External hard drives are easy – you simply plug them in and regularly copy your data from your PC to the drive. Ideally you use some software to do this for you, making copies of your files automatically. Many drives such as the Western Digital MyBook range come with bundled software to do this or you can buy a utility, such as ‘Second Copy’ to ‘mirror’ your PC data to your drive.
This is all good but there is a serious flaw. Say you have a big file, it could be a Excel spreadsheet or an Access database perhaps. Something where you could delete some data out of the file, or have a data corruption and not notice it for a while. I’m talking about losing some content from inside the file – not losing the file itself. External hard drives tend to just make a copy of the data on your PC, and if you haven’t noticed that the file is corrupted or missing data then your last backup would have overwritten the previous, good copy of the file on your external drive with your corrupted file. Essentially it would have backed up rubbish. So now you have a corrupted file on both your PC and your backup and possibly no way of getting the data back.
You can solve this problem by keeping a history of the data on your PC. Here is how this can work, I’m going to assume we are backing up to tapes for this example. You take a backup each day Monday to Thursday onto separate tapes so by Friday you have a separate backup for each day of the week up to Friday. On Friday you do another separate backup onto a new tape and label it Week 1. Next Monday to Thursday you reuse and overwrite the previous Monday to Thursday backups, on the Friday you use a new tape and label in Week 2. And so on until the end of the month when the Friday backup is labelled Month 1.
So why do this? Say on the first day of the next month you find you have lost/corrupted a file ‘sometime’ recently. You have to now go back to the most recent backups for last week – you have the Friday backup (‘Month 1’) and then the usual Monday to Friday backups.
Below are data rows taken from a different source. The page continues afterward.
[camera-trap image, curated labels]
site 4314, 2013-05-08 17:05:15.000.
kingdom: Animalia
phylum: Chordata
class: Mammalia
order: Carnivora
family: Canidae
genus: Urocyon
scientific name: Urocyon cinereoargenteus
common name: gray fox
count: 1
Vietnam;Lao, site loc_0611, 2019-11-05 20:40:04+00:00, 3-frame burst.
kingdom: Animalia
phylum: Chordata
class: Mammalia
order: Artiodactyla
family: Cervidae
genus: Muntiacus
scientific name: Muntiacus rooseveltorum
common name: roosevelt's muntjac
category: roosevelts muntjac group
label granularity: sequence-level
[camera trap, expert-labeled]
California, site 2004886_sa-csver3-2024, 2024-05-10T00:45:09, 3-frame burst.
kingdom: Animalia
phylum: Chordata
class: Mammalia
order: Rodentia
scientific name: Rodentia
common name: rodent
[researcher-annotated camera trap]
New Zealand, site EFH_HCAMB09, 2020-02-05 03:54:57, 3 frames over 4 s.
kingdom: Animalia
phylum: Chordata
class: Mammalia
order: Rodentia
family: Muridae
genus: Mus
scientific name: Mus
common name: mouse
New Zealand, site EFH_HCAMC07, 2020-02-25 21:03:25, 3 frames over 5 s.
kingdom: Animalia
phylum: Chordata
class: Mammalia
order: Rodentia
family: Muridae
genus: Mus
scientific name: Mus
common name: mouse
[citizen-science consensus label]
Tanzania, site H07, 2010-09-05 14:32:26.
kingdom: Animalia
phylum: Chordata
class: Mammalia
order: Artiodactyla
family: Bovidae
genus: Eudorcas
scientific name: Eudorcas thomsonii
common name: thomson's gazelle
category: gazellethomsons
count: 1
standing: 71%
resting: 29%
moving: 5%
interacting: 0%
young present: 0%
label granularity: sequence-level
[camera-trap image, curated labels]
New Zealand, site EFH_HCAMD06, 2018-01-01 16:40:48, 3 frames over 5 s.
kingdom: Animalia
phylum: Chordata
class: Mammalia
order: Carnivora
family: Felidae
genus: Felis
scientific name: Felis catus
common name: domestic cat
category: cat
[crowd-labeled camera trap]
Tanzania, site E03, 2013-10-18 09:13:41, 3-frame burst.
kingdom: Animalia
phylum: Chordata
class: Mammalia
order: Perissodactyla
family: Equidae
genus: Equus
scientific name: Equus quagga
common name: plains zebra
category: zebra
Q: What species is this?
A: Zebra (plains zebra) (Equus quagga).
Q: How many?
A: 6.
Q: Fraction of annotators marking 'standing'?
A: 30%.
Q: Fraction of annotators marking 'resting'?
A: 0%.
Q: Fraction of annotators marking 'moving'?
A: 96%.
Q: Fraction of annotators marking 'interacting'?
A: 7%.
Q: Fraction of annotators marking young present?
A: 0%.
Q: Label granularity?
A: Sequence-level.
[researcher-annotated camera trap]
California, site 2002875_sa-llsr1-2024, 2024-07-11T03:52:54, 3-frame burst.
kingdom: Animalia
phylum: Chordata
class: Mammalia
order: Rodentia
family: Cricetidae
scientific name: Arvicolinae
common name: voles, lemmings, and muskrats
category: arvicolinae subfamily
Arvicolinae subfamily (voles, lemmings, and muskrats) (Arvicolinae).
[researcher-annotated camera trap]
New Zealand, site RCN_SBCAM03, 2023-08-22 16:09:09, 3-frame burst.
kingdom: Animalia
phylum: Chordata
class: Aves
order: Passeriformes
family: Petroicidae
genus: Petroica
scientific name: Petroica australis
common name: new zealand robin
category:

If you don’t find a good copy of your file you can go back further – looking at the Week tapes Week 1,2,3,4,etc. until you find your file on the last backup prior to its loss or corruption.
Now I should say at this point that this is a theoretical example – don’t go implementing this unless you know what you are doing or have expert help!
So, when you have been running this for a while and built up a library of your 4 daily tapes, 5 weekly tape and however many monthly tapes you have decided to keep, you now literally have a data time machine and go back days, weeks, months or perhaps years to get previous versions of your data files. The technical term for this is a Grandfather – Father – Son regime by the way.
Now making sure your data is secure is a serious matter – many businesses would get a shock if they sat down and worked out the cost of replacing their company data if it was irretrievably lost. I did this in a previous life working for a blue chip PLC – and the answer was in tens of millions of pounds. Usually after the catastrophic data loss the very continued existence of a business can be in doubt. This is one area where it is important to get expert help if you are not totally sure of what you are doing and take the above theoretical example and turn it into something that will work for you or your organisation.